Larry Hogan promised to be the “best environmental governor that’s ever served” in Maryland. But three recent policy developments call that claim into question.
Earlier this year, the Hogan administration vetoed the Clean Energy Jobs Act, which would have raised Maryland’s renewable energy portfolio standard – the share of electricity that energy providers must derive from renewable sources – from 20 percent by 2022 to 25 percent by 2020. A stronger commitment to renewable energy could have had a tremendous effect on the state economy, attracting clean energy providers and other environmentally conscious companies. Moreover, according to the Maryland Department of Legislative Services, the act would have raised monthly utility bills by only $1 to $2.
With the veto, the governor declined to increase the renewable energy goal and shorten the time period for achieving it, despite being in a position to do so. Instead, he threw his support behind more traditional means of energy generation, including coal. Coal-fired power plants currently generate a significant portion of the state’s electricity and emit hazardous pollution that causes significant health problems for residents, including asthma attacks and cardiovascular complications.

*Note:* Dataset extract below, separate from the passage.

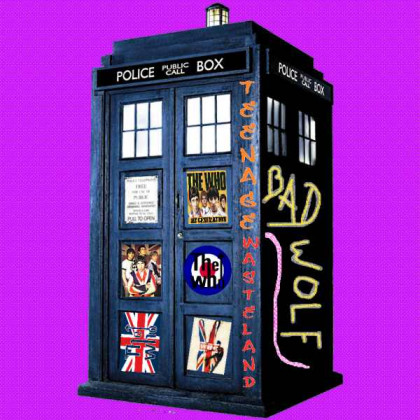 The Who and the Doctor's Tardis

On a second related policy front, the Hogan administration announced that it would consider dropping out of the Regional Greenhouse Gas Initiative (RGGI), the cap-and-trade agreement among nine northeastern states to reduce harmful greenhouse gases, in response to a push to strengthen the initiative. RGGI states review the agreement every three years, and Massachusetts and several environmental organizations are pushing to double the percentage annual decrease in emissions that RGGI mandates, from 2.5 to 5 percent. The Hogan administration claims climbing utility rates are behind the state’s threat to withdraw, though that seems like little more than an excuse to abandon a program the governor has criticized in the past, despite its successes.
RGGI states have surpassed expectations for reducing greenhouse gases and shrinking their carbon footprints, so much so that the idea of doubling the reduction commitment is not only feasible, but entirely reasonable. Similar to the veto of the Clean Energy Jobs Act, Hogan’s threat to pull out of RGGI shows his lack of commitment to renewable energy and a sustainable future.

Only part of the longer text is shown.